Exercise description:
Copy the passage on reactions to the Kathua rape case from "Due to the Kathua" to "and New Delhi.", substituting "spotlight" for "limelight".

Selected extract:
[Start of section]
The rape and murder drew widespread condemnation. On 18 January opposition parties in Jammu and Kashmir staged a walkout from the Legislative Assembly in protest of the incident. Various protests were held across Jammu and Kashmir. The arrests of the accused led to protests by the Panthers Party and other local groups, who sought justice for the victim. The rape and murder made headlines in India when the charges were filed in April.

Jammu and Kashmir Chief Minister Mehbooba Mufti stated that the investigation would be carried out quickly. Mufti also stated that the death penalty would be made mandatory for individuals convicted of raping a minor. Maneka Gandhi, the Indian Minister of Women and Child Development, also expressed support for the death penalty in cases of child rape, and stated that her ministry would move a Cabinet note to amend The Protection of Children from Sexual Offenses Act. Advocate Deepika Singh Rajawat took over the trial pro-bono for the victim's family.

On 13 April 2018, the Prime Minister of India, Narendra Modi, as well as the Supreme Court of India, made statements condemning the incident and said justice would be ensured. United Nations Secretary-General António Guterres stated that the "guilty must be held responsible" and described the incident as "horrific". The United Nations also expressed hopes that authorities will bring perpetrators to justice.

Several celebrities and prominent politicians voiced anger over the incident. On 12 April 2018, a candlelight march was held at India Gate, New Delhi. It was attended by Indian National Congress leaders including Rahul Gandhi, Sonia Gandhi, Ghulam Nabi Azad, and Priyanka Gandhi.

An assistant manager working for Kotak Mahindra Bank in Kerala, generated outrage on social media for condoning the rape on Facebook, and stating "it is better that [Asifa is] killed now otherwise she would have been a bomb tomorrow". He was later fired by the bank.

Due to the Kathua rape case and the 2017 Unnao rape case incidents coming to the limelight in the national discourse at the same time, joint protests for both the incidents were carried out together in various parts of the country such as Mumbai, Chennai, Kolkata and New Delhi.

Former minister, Harsh Dev Singh, led protests by the Panthers Party, demanding an independent CBI probe into the matter, that was refused by Chief Minister Mehbooba Mufti.

Raj Shrikant Thackeray of the Maharashtra Navnirman Sena criticized the BJP for "supporting the rapists" and "communalising the incident". He suggested sharia type punishment for the rapists. He said "These BJP leaders created Hindu Ekta Manch in Jammu which held a rally shouting slogans of Bharat Mata ki jai (translation: victory to mother India), waving the tricolour in favour of rapists. How can you even think of doing so? The eight-year-old innocent child was not even aware of her religion and had to undergo such pain. Here we have a party which is protecting the rapists".
[End of section]
Data supplied:
[Start of section]
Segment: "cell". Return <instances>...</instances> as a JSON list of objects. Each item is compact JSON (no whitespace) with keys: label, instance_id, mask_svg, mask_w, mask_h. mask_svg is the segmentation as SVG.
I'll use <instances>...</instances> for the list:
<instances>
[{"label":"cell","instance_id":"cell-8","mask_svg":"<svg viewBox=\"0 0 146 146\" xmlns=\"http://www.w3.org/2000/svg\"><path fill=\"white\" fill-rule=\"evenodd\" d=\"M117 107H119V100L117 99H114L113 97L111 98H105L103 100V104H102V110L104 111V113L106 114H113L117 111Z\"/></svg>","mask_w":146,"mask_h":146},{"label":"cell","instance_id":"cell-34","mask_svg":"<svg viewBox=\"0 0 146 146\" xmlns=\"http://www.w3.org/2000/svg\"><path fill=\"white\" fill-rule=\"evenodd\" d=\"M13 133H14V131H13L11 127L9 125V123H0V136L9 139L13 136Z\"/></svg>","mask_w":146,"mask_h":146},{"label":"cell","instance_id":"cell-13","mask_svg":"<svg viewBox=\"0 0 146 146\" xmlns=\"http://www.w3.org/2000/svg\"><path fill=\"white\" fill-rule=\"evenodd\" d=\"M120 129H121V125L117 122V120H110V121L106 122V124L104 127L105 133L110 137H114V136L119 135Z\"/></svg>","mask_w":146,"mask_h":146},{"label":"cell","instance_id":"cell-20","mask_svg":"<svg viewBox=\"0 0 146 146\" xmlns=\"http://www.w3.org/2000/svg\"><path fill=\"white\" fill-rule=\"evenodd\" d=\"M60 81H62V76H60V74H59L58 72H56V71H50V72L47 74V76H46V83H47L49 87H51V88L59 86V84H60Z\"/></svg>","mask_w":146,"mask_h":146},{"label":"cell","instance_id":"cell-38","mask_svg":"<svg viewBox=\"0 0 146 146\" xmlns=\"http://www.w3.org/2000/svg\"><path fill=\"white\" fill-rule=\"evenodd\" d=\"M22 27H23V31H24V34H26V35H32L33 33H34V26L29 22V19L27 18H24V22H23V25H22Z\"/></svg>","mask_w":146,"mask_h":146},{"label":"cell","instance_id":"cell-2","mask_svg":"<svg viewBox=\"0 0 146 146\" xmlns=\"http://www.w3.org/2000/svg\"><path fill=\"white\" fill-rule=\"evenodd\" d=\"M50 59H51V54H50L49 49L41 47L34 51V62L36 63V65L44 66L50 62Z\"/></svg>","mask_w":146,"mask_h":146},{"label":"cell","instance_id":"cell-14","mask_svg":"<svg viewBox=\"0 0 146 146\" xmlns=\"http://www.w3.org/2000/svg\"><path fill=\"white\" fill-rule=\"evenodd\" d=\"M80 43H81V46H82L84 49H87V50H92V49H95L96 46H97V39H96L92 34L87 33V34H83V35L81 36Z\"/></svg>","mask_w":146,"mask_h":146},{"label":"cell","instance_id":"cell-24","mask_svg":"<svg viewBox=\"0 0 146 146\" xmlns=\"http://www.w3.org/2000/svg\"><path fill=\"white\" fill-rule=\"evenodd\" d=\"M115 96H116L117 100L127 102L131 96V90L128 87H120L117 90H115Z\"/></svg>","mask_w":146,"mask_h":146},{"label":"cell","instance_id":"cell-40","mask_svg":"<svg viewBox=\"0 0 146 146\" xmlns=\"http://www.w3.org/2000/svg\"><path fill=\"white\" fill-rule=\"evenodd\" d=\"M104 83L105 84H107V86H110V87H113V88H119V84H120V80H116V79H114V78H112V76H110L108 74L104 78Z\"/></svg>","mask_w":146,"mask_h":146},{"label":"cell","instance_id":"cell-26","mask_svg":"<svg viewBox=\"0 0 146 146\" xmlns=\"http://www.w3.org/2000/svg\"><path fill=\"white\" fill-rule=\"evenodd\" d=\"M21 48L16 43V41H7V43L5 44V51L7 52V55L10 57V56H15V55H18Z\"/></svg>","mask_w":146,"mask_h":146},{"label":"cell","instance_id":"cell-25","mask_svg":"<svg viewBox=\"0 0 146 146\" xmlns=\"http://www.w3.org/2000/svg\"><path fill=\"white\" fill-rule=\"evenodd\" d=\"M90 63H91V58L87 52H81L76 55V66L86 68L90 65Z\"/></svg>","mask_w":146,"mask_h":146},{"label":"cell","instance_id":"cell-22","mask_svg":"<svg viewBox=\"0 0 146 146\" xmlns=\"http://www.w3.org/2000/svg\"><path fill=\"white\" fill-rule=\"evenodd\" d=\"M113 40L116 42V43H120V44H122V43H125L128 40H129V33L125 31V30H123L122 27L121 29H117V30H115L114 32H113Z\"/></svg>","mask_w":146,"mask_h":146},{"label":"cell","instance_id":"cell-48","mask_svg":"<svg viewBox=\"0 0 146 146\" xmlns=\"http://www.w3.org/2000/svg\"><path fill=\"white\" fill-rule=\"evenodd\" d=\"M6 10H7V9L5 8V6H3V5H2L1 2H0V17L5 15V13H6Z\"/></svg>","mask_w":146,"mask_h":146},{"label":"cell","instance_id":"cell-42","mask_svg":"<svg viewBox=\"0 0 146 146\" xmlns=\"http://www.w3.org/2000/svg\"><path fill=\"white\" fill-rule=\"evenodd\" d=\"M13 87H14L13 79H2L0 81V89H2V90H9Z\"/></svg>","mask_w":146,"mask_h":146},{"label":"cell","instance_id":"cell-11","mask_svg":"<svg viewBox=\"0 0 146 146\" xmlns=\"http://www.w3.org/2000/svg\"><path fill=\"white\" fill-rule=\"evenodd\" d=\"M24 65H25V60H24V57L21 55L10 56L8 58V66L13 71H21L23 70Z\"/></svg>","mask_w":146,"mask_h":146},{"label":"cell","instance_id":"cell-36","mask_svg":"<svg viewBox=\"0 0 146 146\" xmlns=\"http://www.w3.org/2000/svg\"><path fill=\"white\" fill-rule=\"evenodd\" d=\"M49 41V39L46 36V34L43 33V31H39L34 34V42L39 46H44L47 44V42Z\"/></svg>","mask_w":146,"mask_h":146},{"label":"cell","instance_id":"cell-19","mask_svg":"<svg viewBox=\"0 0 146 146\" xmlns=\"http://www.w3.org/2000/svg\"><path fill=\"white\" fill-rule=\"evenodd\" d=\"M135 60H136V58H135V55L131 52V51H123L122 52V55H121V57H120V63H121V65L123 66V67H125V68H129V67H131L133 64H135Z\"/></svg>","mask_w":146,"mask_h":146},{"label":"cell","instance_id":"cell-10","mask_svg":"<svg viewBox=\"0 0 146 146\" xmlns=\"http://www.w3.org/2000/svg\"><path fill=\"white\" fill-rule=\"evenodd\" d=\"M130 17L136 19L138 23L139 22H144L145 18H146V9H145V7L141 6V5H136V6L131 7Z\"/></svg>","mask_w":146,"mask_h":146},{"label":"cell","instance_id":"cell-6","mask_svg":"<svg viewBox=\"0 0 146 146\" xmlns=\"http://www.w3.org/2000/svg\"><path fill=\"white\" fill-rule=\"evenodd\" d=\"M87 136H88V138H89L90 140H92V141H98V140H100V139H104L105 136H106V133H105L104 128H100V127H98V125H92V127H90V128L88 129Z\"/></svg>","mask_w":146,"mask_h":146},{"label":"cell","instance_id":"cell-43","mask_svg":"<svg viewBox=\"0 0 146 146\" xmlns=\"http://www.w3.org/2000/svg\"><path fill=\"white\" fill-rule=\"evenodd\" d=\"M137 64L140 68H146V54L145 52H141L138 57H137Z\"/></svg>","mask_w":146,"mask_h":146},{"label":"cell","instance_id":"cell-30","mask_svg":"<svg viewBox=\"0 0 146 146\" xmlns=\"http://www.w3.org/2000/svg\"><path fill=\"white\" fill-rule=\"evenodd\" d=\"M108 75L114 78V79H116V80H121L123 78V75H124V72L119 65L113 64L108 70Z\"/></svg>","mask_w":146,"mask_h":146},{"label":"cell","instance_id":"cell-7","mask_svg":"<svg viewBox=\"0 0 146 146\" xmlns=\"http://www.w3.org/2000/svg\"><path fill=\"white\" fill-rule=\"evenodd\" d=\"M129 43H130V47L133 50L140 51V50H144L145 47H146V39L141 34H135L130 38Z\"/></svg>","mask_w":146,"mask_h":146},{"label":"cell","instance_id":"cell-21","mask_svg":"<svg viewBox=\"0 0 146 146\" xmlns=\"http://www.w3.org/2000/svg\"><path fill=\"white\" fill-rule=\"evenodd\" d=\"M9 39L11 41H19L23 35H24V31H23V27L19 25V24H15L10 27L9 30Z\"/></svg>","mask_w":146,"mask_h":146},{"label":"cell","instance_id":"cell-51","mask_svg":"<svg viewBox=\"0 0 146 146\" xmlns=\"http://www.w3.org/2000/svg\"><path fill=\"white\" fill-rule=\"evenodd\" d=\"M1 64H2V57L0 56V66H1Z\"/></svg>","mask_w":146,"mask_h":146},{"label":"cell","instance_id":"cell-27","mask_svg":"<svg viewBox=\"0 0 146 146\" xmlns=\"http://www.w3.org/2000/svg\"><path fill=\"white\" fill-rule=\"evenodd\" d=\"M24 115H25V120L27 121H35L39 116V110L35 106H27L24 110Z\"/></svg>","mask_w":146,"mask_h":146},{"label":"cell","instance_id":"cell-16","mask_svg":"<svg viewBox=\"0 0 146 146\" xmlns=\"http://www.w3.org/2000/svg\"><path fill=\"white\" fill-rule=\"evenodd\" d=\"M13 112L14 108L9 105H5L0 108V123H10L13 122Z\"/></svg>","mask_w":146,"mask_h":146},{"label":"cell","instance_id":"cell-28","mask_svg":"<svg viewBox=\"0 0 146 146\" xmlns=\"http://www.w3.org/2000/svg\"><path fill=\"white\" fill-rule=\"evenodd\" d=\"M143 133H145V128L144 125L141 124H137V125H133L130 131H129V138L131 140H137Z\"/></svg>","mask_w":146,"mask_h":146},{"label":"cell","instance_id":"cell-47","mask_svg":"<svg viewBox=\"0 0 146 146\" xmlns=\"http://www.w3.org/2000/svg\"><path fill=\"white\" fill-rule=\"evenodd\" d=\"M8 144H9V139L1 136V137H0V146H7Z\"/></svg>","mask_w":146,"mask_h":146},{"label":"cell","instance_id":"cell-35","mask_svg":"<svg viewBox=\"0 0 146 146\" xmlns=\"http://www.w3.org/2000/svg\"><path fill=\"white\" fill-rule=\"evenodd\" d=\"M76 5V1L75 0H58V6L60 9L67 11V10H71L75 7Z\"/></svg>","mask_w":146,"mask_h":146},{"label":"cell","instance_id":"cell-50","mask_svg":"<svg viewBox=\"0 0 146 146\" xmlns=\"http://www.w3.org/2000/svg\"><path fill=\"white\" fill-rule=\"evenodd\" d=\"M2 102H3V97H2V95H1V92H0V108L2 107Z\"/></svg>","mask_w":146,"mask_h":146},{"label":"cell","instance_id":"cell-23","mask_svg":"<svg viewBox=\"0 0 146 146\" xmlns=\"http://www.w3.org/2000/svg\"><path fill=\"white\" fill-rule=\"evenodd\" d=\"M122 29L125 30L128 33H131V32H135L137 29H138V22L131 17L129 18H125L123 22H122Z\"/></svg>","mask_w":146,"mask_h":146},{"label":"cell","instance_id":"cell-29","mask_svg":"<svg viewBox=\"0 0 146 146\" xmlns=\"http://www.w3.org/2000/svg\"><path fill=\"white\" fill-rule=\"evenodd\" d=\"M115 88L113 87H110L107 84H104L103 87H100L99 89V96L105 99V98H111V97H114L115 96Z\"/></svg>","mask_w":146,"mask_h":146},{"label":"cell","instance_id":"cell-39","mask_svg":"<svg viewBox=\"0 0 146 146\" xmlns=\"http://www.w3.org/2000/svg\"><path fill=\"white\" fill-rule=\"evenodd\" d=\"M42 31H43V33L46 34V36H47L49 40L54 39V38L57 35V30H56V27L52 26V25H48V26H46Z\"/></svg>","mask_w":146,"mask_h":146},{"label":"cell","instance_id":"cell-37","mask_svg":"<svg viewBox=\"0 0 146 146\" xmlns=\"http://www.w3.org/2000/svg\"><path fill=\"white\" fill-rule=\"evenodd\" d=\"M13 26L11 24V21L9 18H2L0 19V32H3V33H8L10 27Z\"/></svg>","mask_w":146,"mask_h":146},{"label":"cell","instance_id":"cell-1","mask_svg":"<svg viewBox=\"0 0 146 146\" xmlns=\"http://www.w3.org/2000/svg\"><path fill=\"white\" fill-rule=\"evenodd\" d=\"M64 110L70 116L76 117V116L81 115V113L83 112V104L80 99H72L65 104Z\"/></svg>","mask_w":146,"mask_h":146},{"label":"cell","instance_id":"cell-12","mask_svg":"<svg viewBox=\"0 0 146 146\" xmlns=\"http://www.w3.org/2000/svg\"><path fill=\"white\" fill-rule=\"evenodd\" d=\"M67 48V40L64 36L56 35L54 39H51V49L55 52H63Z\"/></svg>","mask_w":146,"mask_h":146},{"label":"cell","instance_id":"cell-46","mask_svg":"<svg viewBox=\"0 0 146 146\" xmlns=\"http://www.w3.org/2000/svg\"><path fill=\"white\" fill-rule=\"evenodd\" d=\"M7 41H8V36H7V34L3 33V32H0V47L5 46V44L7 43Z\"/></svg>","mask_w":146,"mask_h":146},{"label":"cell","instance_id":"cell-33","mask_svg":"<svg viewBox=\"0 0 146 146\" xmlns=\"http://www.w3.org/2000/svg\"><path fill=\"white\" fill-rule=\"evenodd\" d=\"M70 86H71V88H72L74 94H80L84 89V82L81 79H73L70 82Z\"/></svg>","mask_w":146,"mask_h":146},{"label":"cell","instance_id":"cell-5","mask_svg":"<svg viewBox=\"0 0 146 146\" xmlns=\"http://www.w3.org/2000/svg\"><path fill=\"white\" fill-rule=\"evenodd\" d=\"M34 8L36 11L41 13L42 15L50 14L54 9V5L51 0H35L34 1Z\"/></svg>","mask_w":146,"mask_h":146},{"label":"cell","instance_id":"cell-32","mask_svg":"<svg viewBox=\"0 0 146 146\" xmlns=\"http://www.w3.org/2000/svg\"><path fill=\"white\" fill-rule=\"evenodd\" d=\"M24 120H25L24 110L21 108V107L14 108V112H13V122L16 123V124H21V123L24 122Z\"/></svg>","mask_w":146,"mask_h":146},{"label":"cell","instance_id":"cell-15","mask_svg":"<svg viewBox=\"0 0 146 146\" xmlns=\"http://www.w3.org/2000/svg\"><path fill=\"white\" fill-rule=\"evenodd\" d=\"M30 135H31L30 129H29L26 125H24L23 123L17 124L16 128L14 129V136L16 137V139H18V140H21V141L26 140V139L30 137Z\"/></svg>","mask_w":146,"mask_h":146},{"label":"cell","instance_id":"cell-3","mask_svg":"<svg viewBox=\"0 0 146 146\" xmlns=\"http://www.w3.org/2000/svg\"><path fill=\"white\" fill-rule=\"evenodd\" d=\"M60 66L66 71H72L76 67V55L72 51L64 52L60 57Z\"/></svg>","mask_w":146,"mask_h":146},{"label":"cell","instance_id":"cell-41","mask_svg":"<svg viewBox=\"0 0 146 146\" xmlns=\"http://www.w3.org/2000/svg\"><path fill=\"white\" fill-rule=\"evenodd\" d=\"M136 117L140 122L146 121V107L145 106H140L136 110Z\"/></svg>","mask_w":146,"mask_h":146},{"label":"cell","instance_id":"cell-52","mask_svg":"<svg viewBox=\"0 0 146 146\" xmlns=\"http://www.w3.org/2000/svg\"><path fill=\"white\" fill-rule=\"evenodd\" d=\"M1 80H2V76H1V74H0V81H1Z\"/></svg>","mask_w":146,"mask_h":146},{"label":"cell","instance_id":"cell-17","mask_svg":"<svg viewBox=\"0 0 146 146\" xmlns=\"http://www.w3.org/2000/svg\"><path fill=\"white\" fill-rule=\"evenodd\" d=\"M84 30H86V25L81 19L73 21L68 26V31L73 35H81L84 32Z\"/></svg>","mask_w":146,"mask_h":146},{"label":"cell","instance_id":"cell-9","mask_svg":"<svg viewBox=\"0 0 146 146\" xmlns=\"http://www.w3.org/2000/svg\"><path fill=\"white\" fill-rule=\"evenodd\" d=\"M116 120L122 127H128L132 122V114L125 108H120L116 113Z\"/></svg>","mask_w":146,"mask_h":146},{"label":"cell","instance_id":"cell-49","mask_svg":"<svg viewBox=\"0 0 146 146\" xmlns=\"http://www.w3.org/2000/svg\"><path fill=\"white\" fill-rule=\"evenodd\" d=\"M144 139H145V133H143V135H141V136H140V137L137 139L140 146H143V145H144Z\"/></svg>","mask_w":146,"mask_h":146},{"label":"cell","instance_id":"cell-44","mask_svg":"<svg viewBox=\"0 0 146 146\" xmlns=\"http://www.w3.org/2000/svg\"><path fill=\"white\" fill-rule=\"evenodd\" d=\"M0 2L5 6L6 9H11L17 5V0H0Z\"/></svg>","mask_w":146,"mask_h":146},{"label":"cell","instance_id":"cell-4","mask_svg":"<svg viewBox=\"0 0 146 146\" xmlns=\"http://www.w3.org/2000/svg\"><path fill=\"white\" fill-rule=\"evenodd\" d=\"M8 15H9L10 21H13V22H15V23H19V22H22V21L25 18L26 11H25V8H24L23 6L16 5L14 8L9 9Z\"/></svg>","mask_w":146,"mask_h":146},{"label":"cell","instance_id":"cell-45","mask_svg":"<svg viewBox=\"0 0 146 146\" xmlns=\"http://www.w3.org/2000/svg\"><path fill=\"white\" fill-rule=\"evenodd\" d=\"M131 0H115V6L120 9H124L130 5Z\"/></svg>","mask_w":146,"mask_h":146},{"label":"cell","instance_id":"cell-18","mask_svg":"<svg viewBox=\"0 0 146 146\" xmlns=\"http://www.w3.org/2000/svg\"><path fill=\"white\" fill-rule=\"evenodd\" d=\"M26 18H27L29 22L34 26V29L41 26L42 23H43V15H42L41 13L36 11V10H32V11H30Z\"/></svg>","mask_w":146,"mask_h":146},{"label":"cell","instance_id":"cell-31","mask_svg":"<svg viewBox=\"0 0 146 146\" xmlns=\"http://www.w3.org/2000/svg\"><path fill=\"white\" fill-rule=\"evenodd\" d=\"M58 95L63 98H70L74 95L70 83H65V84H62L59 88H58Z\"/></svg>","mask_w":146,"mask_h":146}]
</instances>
[End of section]
Solution for this exercise:
Due to the Kathua rape case and the 2017 Unnao rape case incidents coming to the spotlight in the national discourse at the same time, joint protests for both the incidents were carried out together in various parts of the country such as Mumbai, Chennai, Kolkata and New Delhi.